We are all driven to make sense, to make some meaning out of seemingly random events. It may not mean much or it may mean everything. But it calms us down. Gives us something to consider and reflect on. Makes disappointment bearable. Makes light of the dark.
The Songs from the Album
"With you tonight" I was driving from Western Queensland into NSW and got stuck behind these roadtrains that had come down from the Territory carting stock. I listened to their bullshit on the UHF. I wondered what was going on with their wives and girlfriends behind them at distance somewhere. The rest came from the vague memory of a Chris Knight song I heard once on late night radio.
"I can go on" My daughter inspires me. I'm handing her the torch.
"Lights of Hay" I was doing an overnighter, headed for a music festival at Nymagee. I was out the back of Moulamein, it was late and I'd had a shitty day. I could see a glow over the horizon- the lights of the town of Hay. But they didn't seem to be getting any closer. I wondered if I was getting anywhere at all… If any of us were…if the world even, was doomed.

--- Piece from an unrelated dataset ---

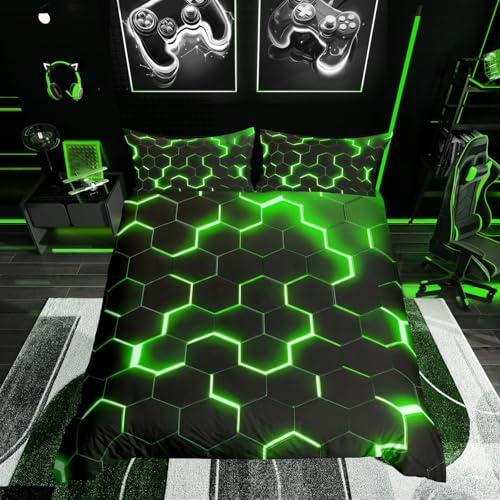 Geometric Duvet Cover Super King Teen Boys Green Black Neon Light Honeycomb Bedding Set Hexagon Comforter Cover Modern Fashion Bedspread Cover 2 Pillow Cases Home Room Decor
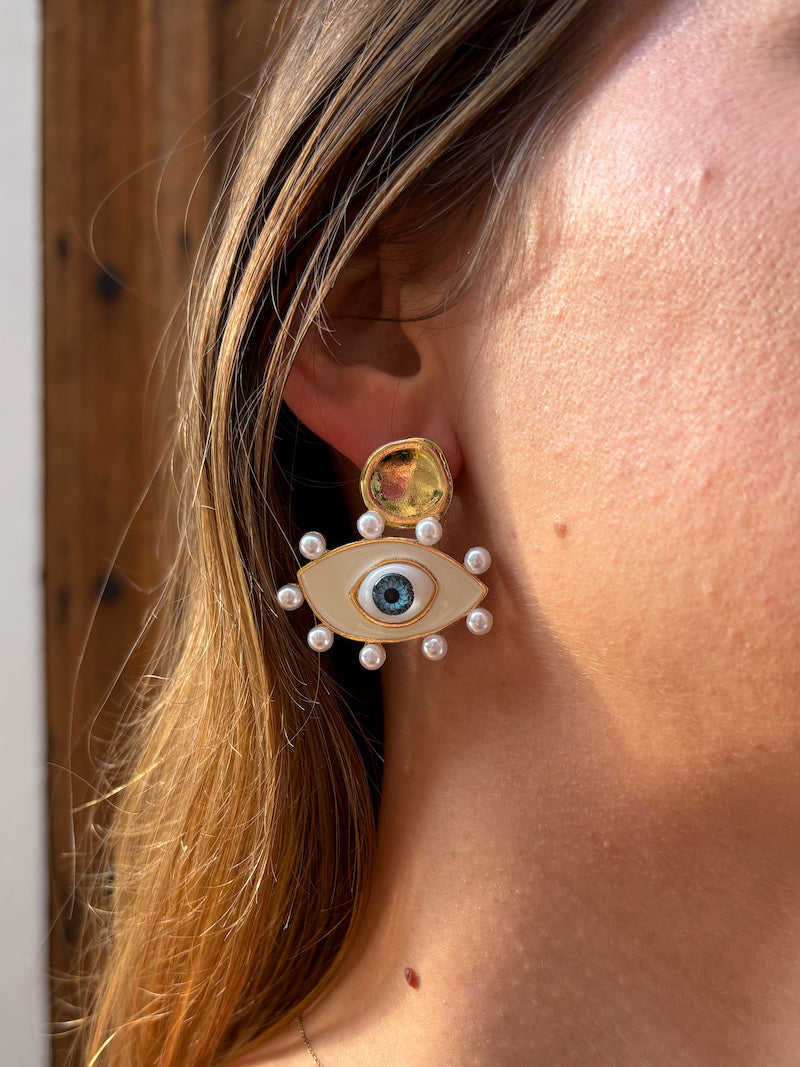 Boucles d'oreilles en acier oeil protecteur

"Drifting Ways" I was on a coach bound for Darwin, I couldn't stand it (being cooped up on the bus) so I got off in Kununurra for a night. Checked into the pub, there were a few grizzled faces around the bar. I had a few beers. Nobody had much to say. I watched a wet season storm unleash over the town. Then I went to my room, pulled out the guitar and wrote the damn thing.
"Once in a While" Frustration at obstruction, injustice or circumstances- whatever conspires to separate you from loved ones – can make you even more bloody minded and determined to conjure a win. The feel of this track recalls The Police - who were an influence on us in the early years of the Warumpi Band.
"You'll have to follow" My father passed away in 2003. He wasn't a musician (though he liked to dance) artist, writer or anything like that. He worked with his hands and enjoyed it. A lot of what I am came from him. He was strong willed and brave. Braver than I'll ever be.
"Meet me in Bedourie" Could I have written this song without going to Bedourie? Probably not but I could also never have written it without first hearing the songs of Youngie Doug, Herbie Laughton, Willie Nelson, Slim Dusty and Hugh McDonald.
"Key to my heart" A man in a panic over some sweet young thang.
"Streets of Bourke" An impression of a country town as a testing ground of the nation.
"Where my people go" I probably couldn't have written this song without first walking 150 km's overland with indigenous people in 2005. It was the first of our annual "Healing Walks". The tune came to me on the second day of the trek and I carried it in my head for a week before writing it down. One for the heartland.
"Get back to the Country" Advice for those who seek to make it in the music business.
"Sing the Song" I'd had the tune for quite a while. All of a sudden it came together one afternoon in Broome. Sometimes, if you shift your position on the planet a few thousand km's - reception improves. Broome's been good to me.